Bundesrichter Borella, Rüedi und Bundesrichterin Leuzinger; 
Gerichtsschreiber Signorell 
 
Urteil vom 5. Oktober 2000 
 
in Sachen 
Bundesamt für Sozialversicherung, Effingerstrasse 20, Bern, Beschwerdeführer, 
gegen 
Winterthur Versicherungen, Direktion Zürich, Brandschenkestrasse 24, Zürich, Beschwerdegegnerin, 
 
und 
Verwaltungsgericht des Kantons Schwyz, Schwyz, 
betreffend T.________, 1950, vertreten durch Fürsprecher Dr. Alfred Werlen, Belvédère 47, Zufikon 
 
A.- Nach Durchführung des Vorbescheidverfahrens (24. April 1997) sprach die IV-Stelle Schwyz mit Verfügung vom 24. Dezember 1998 T.________ rückwirkend ab 1. Mai 1996 eine einfache halbe Invalidenrente zu, welche durch die Ausgleichskasse des Kantons Zürich auszuzahlen ist. Die Winterthur Versicherungen (als Rechtsnachfolgerin der Neuenburger Versicherungen) stellten am 14. Dezember 1998 einen Verrechnungsantrag für die Rentennachzahlung in der Höhe von Fr. 14'088.-. In einer weiteren Verfügung vom 13. August 1999 wies die IV-Stelle Schwyz dieses Verrechnungsbegehren ab. 
 
 
B.- Mit Entscheid vom 17. November 1999 hiess das Verwaltungsgericht des Kantons Schwyz die von den Winterthur Versicherungen hiegegen erhobene Beschwerde gut und bewilligte die Verrechnung für den gesamten Betrag. 
 
C.- Mit Verwaltungsgerichtsbeschwerde beantragt das Bundesamt für Sozialversicherung (BSV) die Aufhebung des kantonalen Entscheids. 
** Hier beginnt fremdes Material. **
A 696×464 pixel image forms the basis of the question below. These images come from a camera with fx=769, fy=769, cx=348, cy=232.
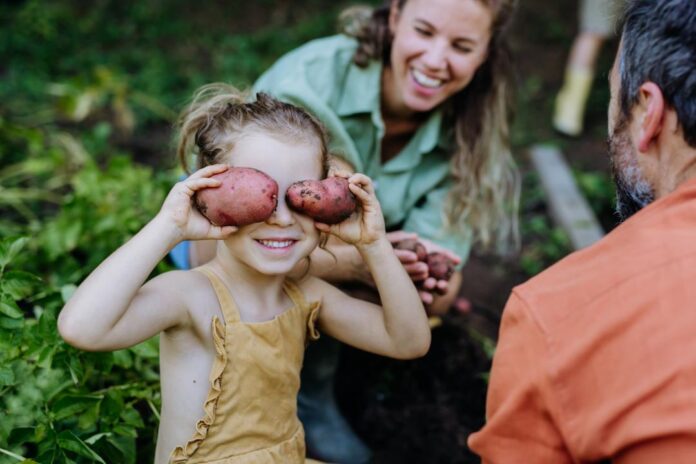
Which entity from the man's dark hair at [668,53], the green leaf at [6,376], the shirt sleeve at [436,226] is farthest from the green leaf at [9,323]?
the man's dark hair at [668,53]

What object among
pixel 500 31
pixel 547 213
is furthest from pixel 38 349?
pixel 547 213

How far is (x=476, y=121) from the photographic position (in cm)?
320

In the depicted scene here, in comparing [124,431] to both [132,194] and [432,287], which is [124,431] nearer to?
[432,287]

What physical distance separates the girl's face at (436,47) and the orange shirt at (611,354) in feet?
5.01

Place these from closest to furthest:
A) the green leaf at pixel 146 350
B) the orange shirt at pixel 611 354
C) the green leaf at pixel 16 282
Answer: the orange shirt at pixel 611 354 < the green leaf at pixel 16 282 < the green leaf at pixel 146 350

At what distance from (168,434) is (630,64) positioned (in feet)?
4.68

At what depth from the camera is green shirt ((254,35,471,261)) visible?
10.2ft

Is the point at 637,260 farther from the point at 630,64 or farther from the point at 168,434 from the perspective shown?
the point at 168,434

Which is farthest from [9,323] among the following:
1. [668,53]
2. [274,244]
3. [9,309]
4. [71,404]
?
[668,53]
Die Ausgleichskasse des Kantons Zürich verzichtet auf eine Stellungnahme, die IV-Stelle Schwyz beantragt Abweisung (recte ebenfalls: Gutheissung) der Verwaltungsgerichtsbeschwerde. 
Das Verwaltungsgericht des Kantons Schwyz schliesst auf teilweise Gutheissung der Verwaltungsgerichtsbeschwerde und Reduktion der Verrechnung auf Fr. 3456.-, die Winterthur Versicherungen auf Abweisung, eventuell Reduktion der Verrechnung auf Fr. 9761.-. 
T.________ hat sich nicht geäussert. 
 
Das Eidg. Versicherungsgericht zieht in Erwägung: 
 
1.- Da es sich bei der angefochtenen Verfügung nicht um die Bewilligung oder Verweigerung von Versicherungsleistungen handelt (BGE 121 V 18 Erw. 2), hat das Eidgenössische Versicherungsgericht nur zu prüfen, ob das vorinstanzliche Gericht Bundesrecht verletzt hat, einschliesslich Überschreitung oder Missbrauch des Ermessens, oder ob der rechtserhebliche Sachverhalt offensichtlich unrichtig, unvollständig oder unter Verletzung wesentlicher Verfahrensbestimmungen festgestellt worden ist (Art. 132 in Verbindung mit Art. 104 lit. a und b sowie Art. 105 Abs. 2 OG). 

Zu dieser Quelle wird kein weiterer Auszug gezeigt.